Antigen retrieval was performed using a pressure cooker for 2 min in 10 mm sodium citrate buffer, pH 6. The slides were incubated overnight at 4 °C with the anti-TERT antibody (1 : 50, EST21-A; Alpha Diagnostic International, San Antonio, TX, USA), the anti-PAX5 monoclonal antibody (1 : 50, BD Biosciences Pharmingen, San Jose, CA, USA) or the CD3 monoclonal antibody (1 : 1, Novocastra, Newcastle upon Tyne, UK). After washing, the EnVision+ System – HRP AEC (TERT) or the EnVision+ Peroxidase rabbit followed by DAB staining (PAX5 and CD3) were used according to the manufacturer’s instructions (Dako, Glostrup, Denmark). The slides were then counterstained with haematoxylin.
Jet PEI transfection reagent (2 µl) (Polyplus-transfection, Illkirch, France) was used to transfect, in 105 normal fibroblast BJ cells, 2 µg PAX5 expression plasmid (phPAX5, a kind gift from Professor M Busslinger, Research Institute of Molecular Pathology, Vienna, Austria) . Cells treated the same way but without plasmid were used as a transfection control. Dnase extraction and total RNA extraction were performed 48 h after transfection.
A double-stranded annealed Stealth RNAi oligonucleotide targeting PAX5 was designed by Invitrogen software (sense, 5′-GAGGAUAGUGGAACUUGCUCAUCAA-3′). A non-specific fluorescent siRNA (Invitrogen) was used as a control. Transfection of 130 pm siRNA oligonucleotides in 4 × 106 Raji cells was performed with Amaxa Nucleofector (Amaxa Biosystems, Cologne, Germany) according to the manufacturer’s protocol. The efficiency of RNA silencing was checked by western blot with PAX5 antibody (BD Biosciences, Erembodegem, Belgium) and confirmed by quantitative RT–PCR.

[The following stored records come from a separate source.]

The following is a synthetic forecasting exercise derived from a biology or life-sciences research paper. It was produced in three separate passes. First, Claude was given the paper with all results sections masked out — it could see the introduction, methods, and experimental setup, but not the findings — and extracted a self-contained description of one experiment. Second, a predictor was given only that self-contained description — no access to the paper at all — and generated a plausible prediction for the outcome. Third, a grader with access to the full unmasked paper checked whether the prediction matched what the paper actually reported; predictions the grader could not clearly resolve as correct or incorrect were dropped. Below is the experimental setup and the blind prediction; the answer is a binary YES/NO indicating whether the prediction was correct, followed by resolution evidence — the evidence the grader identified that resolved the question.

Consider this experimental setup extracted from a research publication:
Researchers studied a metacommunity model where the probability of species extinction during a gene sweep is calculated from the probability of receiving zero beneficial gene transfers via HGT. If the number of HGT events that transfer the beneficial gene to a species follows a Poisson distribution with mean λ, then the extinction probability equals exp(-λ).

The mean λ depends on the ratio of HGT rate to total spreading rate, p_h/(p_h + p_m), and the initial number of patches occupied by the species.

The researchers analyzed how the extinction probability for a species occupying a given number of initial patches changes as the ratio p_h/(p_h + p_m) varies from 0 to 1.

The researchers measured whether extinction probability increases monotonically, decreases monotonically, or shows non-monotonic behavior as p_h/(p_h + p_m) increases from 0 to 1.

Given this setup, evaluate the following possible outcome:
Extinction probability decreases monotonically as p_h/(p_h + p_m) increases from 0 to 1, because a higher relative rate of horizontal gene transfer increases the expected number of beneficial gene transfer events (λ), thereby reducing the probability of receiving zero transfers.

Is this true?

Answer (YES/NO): YES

Quantitative RT–PCRs were performed on a Rotorgene 6000 cycler (Corbett Research, Sydney, Australia). hTERT and PAX5 mRNAs were amplified using the Quantitative RT–PCR Thermoscript One-Step System (Invitrogen) (the primers and probes are described in the Supporting information, Table S3). CD19 and β-actin were amplified by the same enzymes, but with 1.25 µm SYTO 9 fluorescent dye (Invitrogen) instead of the labelled probes. The relative level of each mRNA was calculated on the basis of the two standard curve relative quantification method. Gene expressions were normalized to β-actin and to the cells transfected with the non-coding siRNA. At least two independent determinations of fold differences were used to calculate the average fold difference values and associated standard deviations (SDs).
To define the methylation status of the hTERT promoter in lymphoid tissues, we analysed six primary B cell lymphomas, six primary T cell lymphomas and four non-malignant lymphoid tissues. Four human lymphoid tumour cell lines were also investigated. RT–PCR analysis confirmed that hTERT transcripts were present in all the lymphoma tissues and cell lines as well as in the non-neoplastic lymphoid tissues (Figure 1A). The β-actin gene was simultaneously amplified as a control.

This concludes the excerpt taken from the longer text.